-------- Excerto da página --------

Uns vivem ainda nas ilhas da Insulíndia, em especial na Nova Guiné, os outros frequentavam as cortes europeias medievais, ou eram os reis, como D. Dinis e D. Afonso X.

Na corte dos papuas falam as penas, longas e curtas, largas e filiformes, de todas as cores.

Na corte europeia, as penas falavam também, e tantas eram as que eles sofriam que das penas dizem morrer - penados, penados - ou coytados, coytados. Era assim a corte deles, uma infinita coita de amor.

As penas, na Insulíndia, na maior parte só brilham durante a estação dos amores, e só eles usam essa deslumbrante ornamentação. A seguir à estação dos amores, as longas e brilhantes penas caem e eles ficam sem graça, tão discretos como elas, nem se dá por eles em plumagem de eclipse ou há até quem os confunda com elas.

Na Europa, também era assim, as penas cantavam-se só na Primavera, quando o tempo estava bom para meter pés ao caminho e peregrinar de catedral em catedral e de castelo em castelo. Por isso D. Dinis censura os trovadores da Provença: não era grande o seu amor se dele só sofriam na Primavera, não podendo assim comparar-se com a coita que lhe causava a sua senhora e que o havia de matar.

.....Ca os que trobã e que ss' alegrar

vã eno tẽpo que tem a color

a frol cõsigu' e, tãto que se for

aquele tẽpo, logu' trobar razõ

nõ an, nõ uiuen qual perdiçõ

oi' eu uiuo, que poys m' a de matar.


Em ambas as cortes as amadas são as destinatárias da linguagem das penas - é só para elas a exposição. Se as amadas papuas não se enroupam com fatos brilhantes, a discrição das europeias morava no seu silêncio e distância. E tão espiritual é o canto do fiel amador que alguns o consideram mariano.

Os europeus escrevem numa língua híbrida, ainda não diferenciada nas actuais. O património linguístico ainda é muito comum, misturam-se nele caracteres, palavras e estruturas sintácticas de vários géneros : português, provençal e galego, sobre a base grega e latina, em que também há alguma inseminação árabe.

--------

■ **Tarefa a fazer**
Responda às perguntas sobre o excerto, uma por linha.
1. Que ilha da Insulíndia é destacada no excerto?
2. Que trovadores são censurados por D. Dinis?
3. Onde morava a discrição das amadas europeias?
Os itens que vêm a seguir são material independente do excerto.

-------- Dados fornecidos --------

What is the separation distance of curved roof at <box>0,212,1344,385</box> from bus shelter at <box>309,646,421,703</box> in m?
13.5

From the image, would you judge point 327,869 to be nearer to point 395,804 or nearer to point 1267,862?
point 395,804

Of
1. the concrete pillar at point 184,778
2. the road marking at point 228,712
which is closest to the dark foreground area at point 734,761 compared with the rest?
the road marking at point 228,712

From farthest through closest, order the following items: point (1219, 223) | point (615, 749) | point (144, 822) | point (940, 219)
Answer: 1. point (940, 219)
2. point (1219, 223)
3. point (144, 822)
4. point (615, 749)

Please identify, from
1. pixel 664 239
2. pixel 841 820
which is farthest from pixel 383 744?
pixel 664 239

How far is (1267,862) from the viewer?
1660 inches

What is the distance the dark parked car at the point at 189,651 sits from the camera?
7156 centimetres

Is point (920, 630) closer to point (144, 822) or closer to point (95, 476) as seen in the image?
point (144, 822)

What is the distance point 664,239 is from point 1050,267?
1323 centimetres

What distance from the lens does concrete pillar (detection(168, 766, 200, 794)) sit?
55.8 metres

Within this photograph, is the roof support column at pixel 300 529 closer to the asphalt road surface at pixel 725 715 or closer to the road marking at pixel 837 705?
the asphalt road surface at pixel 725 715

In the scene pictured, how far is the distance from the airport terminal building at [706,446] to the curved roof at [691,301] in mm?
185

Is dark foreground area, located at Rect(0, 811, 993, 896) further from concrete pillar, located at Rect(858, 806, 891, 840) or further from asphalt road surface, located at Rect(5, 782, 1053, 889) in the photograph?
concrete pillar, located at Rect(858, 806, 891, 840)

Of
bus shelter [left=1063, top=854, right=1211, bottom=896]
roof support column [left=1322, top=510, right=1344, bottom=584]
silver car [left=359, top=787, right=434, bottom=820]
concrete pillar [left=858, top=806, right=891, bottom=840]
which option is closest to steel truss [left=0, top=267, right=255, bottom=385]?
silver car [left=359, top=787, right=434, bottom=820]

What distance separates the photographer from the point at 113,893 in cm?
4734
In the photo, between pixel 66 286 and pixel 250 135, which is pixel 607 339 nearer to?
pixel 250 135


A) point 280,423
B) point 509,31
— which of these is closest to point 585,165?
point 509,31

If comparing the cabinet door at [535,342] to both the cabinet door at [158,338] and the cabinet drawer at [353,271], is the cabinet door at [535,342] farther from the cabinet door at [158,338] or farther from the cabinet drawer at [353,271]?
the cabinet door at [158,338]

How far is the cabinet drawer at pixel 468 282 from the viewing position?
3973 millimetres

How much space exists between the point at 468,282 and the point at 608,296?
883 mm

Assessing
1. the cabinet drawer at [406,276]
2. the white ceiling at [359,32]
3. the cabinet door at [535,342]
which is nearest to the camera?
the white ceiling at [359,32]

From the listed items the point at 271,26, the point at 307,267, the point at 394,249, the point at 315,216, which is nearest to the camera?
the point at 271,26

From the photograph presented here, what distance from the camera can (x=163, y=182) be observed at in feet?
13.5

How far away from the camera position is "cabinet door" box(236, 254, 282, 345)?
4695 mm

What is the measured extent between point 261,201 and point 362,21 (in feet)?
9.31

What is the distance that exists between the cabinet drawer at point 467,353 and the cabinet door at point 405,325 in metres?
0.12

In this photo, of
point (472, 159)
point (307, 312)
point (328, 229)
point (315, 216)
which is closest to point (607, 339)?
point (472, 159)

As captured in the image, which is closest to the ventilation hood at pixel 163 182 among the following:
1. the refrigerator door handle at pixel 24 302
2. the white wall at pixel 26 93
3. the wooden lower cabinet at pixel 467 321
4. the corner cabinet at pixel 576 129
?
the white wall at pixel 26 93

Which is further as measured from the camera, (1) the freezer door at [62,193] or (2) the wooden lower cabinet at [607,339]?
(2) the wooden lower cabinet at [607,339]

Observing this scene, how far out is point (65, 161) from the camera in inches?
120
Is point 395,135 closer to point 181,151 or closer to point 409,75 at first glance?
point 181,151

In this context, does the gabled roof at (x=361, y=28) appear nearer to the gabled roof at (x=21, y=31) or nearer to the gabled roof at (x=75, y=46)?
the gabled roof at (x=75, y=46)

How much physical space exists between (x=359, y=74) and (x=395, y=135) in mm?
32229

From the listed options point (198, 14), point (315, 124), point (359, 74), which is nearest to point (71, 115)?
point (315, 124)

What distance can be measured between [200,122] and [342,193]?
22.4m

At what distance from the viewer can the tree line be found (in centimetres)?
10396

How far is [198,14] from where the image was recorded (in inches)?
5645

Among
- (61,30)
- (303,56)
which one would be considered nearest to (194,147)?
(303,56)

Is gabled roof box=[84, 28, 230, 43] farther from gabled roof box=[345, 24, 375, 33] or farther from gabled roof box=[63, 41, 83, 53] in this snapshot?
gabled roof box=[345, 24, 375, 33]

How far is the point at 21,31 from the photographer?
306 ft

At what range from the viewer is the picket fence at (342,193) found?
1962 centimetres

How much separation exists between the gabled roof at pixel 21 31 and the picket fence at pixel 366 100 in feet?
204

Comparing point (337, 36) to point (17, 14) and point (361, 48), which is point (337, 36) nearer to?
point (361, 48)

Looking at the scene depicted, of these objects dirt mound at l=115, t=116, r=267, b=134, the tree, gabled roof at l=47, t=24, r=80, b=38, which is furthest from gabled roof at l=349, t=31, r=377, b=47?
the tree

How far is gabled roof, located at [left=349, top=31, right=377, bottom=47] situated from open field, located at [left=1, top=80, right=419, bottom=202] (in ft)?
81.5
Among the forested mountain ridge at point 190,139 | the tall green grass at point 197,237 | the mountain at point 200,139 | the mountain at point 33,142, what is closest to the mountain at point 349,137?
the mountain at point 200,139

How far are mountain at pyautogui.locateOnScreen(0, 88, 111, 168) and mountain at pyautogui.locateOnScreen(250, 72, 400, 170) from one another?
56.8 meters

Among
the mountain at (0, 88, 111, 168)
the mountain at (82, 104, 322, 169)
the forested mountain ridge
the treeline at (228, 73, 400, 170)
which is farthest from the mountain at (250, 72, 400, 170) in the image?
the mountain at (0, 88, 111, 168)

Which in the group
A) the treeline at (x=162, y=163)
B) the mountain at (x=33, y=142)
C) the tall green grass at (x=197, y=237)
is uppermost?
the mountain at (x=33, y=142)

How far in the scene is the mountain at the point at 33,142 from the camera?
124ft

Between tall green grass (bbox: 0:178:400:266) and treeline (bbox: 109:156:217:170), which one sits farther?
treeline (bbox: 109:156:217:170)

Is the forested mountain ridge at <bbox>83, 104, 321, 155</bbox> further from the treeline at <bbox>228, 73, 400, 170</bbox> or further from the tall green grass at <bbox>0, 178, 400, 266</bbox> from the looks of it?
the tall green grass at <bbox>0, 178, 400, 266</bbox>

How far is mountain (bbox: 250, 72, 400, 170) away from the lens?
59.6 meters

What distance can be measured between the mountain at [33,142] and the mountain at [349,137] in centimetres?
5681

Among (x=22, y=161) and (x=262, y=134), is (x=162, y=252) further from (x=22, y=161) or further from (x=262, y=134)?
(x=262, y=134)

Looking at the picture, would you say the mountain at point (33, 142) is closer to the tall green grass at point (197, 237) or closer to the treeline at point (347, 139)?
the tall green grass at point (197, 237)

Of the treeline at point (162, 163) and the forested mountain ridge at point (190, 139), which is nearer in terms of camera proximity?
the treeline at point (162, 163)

--------

■ **Resposta certa**
1. A Nova Guiné.
2. Os trovadores da Provença.
3. No seu silêncio e distância.